Montagne-eau et vent-lumière, c’est ainsi que la langue chinoise nomme le paysage. Deux couples complémentaires, qui se fondent sur le mouvement et le vide pour dire une nature vivante dans laquelle l’artiste s’intègre plus qu’il ne la décrit. Caribaï, artiste franco-vénézuelienne, est née à Tokyo. Elle a passé ses dix dernières années à Bruxelles. L’influence de l’Asie est très forte dans son travail, tant dans son approche de la peinture que dans les matériaux qu’elle utilise, le papier japonais, notamment.

L’exposition de Bruxelles rassemblera une trentaine d’œuvres récentes, depuis les grands polyptiques en bois, jusqu’aux suspensions de papier, beaucoup plus légères et aériennes. Pour entrer dans l’exposition, le visiteur traversera l’installation « Monde flottant », ainsi invité à s’immerger dans le paysage lui-même, et à participer à l’expérience qu’en propose Caribaï.

L’exposition « Dépaysages », faite d’alternance entre les matériaux lourds et légers, est ainsi conçue comme les œuvres elles-mêmes, dans un constant balancement entre les vides et les pleins qui plonge le regard tout entier dans la sensation de la peinture.

Dans le texte qu’il écrit pour le l’ouvrage consacré à Caribaï par CFC éditions, l’écrivain Akira Mizubayashi, insiste sur les ruptures à l’œuvre dans son travail : ruptures dans le rythme du pinceau, et dans l’œuvre elle-même par la juxtaposition ou la superposition des fragments de papier et des panneaux qui composent ses polyptiques (jusqu’à 8 panneaux pour Caïa I). Ces ruptures, écrit-il « introduisent une pluralité de points de vue qui pulvérise l’idée d’un seul regard contemplatif ». Dans ces compositions, nettement plus abstraites que figuratives, les vides, et les juxtapositions abolissent la notion d’échelle pour plonger pleinement le regardeur dans la sensation. La peinture de Caribaï est enveloppante. La place laissée aux vides, à l’espace entre les formes, abolit les limites de l’œuvre.

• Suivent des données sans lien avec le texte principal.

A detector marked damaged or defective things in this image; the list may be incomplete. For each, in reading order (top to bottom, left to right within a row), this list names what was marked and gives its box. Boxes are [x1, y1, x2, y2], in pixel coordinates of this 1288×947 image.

Les ruptures participent aussi au rythme des œuvres, à leur mise en tension. Il y a quelque chose de musical dans le travail de Caribaï. Dans les œuvres les plus récentes, chaque panneau d’un polyptique est de largeur différente, introduisant des rythmes nouveaux, plus marqués, tandis que les fragments de papier marouflés sur le bois, comme des bribes de perceptions, sont plus variés en taille et en couleur, élargissant ainsi la palette de Caribaï, habituellement contenue dans les bleus et les verts de différentes intensités.

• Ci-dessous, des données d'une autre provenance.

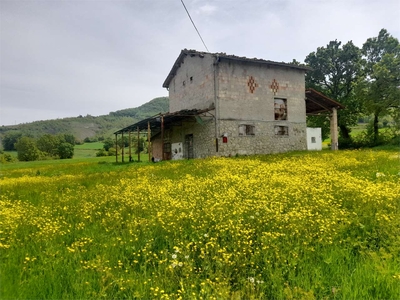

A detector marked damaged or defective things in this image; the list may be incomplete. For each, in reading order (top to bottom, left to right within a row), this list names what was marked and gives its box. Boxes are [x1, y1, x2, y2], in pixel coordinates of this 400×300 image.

damaged roof [162, 49, 312, 88]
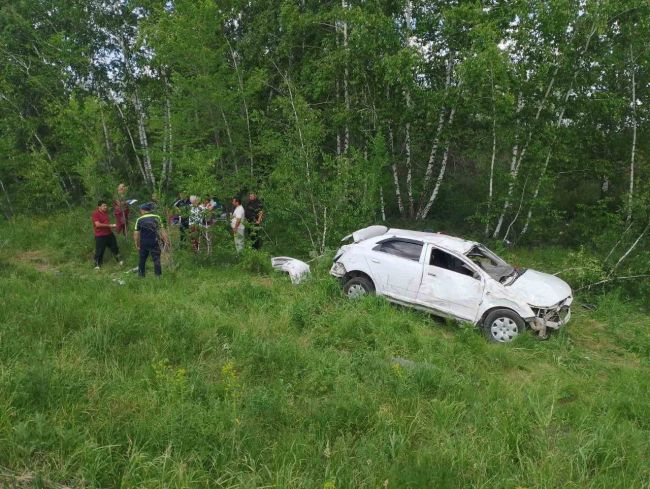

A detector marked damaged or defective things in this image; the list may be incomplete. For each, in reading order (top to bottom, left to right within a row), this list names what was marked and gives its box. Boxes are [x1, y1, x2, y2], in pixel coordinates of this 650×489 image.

damaged car door [370, 237, 426, 300]
crushed car roof [382, 228, 474, 254]
damaged car door [418, 246, 484, 322]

Derrière la musique, on sent la danse. Caribaï évoque dans un entretien la notion de « pas-panneau », comme si chaque avancée de ses polyptiques était la mesure d’une chorégraphie. Et le corps a toute son importance dans ce travail. Il est tout entier mobilisé dans cette peinture très gestuelle, et même parfois violente quand le couteau de graveur trace de profondes entailles dans le bois du support, soutenant ainsi les grands mouvements du tableau.

Comme la peinture asiatique traditionnelle rend compte d’une émotion ressentie dans la nature bien plus qu’elle ne cherche à la représenter, le travail de Caribaï immerge le spectateur dans le rendu de ces sensations dans une expérience à la fois méditative et sensuelle.